Viviendo esos días en medio del desorden, de la suciedad, de la promiscuidad sexual y de las explosiones de violencia, los revolucionarios sorbonianos anunciaron la muerte de la civilización de la razón y de la voluntad. Proclamaron una nueva era histórica en la cual los instintos humanos serían liberados. Su eslogan: “Prohibido prohibir”.

Ese movimiento contestatario se esparció por el mundo entero, detonando rebeliones estudiantiles inclusive en Brasil.

Ese estallido no sorprendió al Dr. Plinio. Hacía mucho venía él previendo la irrupción en el escenario mundial de la revolución anárquica, cuyos contornos ya había demarcado, por ejemplo, en las páginas de su obra clave “Revolución y Contra-Revolución”.

 

Plinio Corrêa de Oliveira

El proceso revolucionario en las almas produjo en las generaciones más recientes, y especialmente en los adolescentes actuales que se hipnotizan con el “rock and roll”, una forma de espíritu que se caracteriza por la espontaneidad de las reacciones primarias, sin el control de la inteligencia ni la participación efectiva de la voluntad; por el predominio de la fantasía y de las “vivencias” sobre el análisis metódico de la realidad.

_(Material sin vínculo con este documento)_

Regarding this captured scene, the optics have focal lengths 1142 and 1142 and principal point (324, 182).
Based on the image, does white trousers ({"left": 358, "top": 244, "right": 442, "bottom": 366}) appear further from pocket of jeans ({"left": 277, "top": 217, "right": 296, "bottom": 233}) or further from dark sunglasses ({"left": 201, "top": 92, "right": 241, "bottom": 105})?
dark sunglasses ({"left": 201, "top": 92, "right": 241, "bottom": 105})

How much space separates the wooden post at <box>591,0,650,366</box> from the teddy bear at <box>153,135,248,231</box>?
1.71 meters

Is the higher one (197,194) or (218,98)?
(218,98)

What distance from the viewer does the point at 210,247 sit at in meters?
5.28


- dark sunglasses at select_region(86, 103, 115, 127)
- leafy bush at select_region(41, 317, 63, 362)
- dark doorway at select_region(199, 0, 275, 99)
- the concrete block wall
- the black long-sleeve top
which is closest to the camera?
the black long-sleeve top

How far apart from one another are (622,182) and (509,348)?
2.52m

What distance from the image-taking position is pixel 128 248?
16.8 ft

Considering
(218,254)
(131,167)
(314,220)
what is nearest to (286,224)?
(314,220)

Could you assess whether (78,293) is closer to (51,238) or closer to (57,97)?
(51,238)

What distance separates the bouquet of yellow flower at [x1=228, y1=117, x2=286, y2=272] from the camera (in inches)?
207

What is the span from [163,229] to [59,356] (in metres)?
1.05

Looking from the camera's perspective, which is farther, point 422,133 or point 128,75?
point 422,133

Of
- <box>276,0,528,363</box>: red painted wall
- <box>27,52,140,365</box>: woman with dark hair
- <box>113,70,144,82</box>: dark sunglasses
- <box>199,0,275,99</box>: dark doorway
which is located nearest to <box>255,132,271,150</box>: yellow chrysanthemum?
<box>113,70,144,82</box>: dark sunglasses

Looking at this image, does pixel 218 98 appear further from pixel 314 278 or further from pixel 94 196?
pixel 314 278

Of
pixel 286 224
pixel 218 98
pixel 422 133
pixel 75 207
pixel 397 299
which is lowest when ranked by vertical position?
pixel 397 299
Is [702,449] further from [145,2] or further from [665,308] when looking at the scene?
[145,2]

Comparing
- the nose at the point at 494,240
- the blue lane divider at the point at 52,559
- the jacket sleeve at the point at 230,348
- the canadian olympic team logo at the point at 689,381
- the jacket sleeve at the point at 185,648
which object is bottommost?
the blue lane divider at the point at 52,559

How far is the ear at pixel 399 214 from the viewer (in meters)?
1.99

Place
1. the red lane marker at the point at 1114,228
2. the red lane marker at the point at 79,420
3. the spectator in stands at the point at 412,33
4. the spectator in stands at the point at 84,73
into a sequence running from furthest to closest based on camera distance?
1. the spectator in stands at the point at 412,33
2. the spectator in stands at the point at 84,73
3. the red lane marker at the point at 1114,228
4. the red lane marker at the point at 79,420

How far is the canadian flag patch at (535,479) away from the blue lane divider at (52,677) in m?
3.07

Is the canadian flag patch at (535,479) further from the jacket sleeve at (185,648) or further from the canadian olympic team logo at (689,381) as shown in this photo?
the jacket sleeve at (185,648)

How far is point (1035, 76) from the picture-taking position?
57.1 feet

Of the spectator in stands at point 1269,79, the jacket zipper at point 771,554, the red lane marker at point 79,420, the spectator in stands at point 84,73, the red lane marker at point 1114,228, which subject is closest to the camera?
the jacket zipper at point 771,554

Y así, ebrio de sueños de República Universal, de supresión de toda autoridad eclesiástica o civil, de abolición de toda Iglesia y, después de una dictadura obrera de transición, también del propio Estado, ahí está el neo-bárbaro del siglo XX, producto más reciente y extremado del proceso revolucionario. (Op. Cit. Parte I, Cap. VII; Parte I, Cap. III).

El Dr. Plinio escribió esas palabras en 1959. En el inicio de los años 60, la 3ª. Revolución caminó hacia su apogeo, imperando victoriosa en el Este europeo, en el Extremo Oriente y en Cuba. Sin embargo, el Dr. Plinio escudriñaba el horizonte en búsqueda de una manifestación aún más virulenta del espíritu revolucionario.

En los movimientos insuflados por el “rock”, en los cuales muchos no veían sino fenómenos pasajeros o singularidades de la juventud, el Dr. Plinio percibía los primeros gruñidos de aquello que él llamaría más tarde de 4ª. Revolución. En 1965, él esperaba en breve el estallido del anarquismo. Decía él en una conferencia:

 

El comunismo parece el término final de la Revolución, pero dentro de él aún habrá un desmoronamiento. Los comunistas tipo Marx, Lenin y Stalin, afirmaban que el Estado, el poder público con su maquinaria, su administración, todavía tiene un resto de desigualdad, debiendo llegar el día en que tal poder no exista más y todas las autoridades sean suprimidas.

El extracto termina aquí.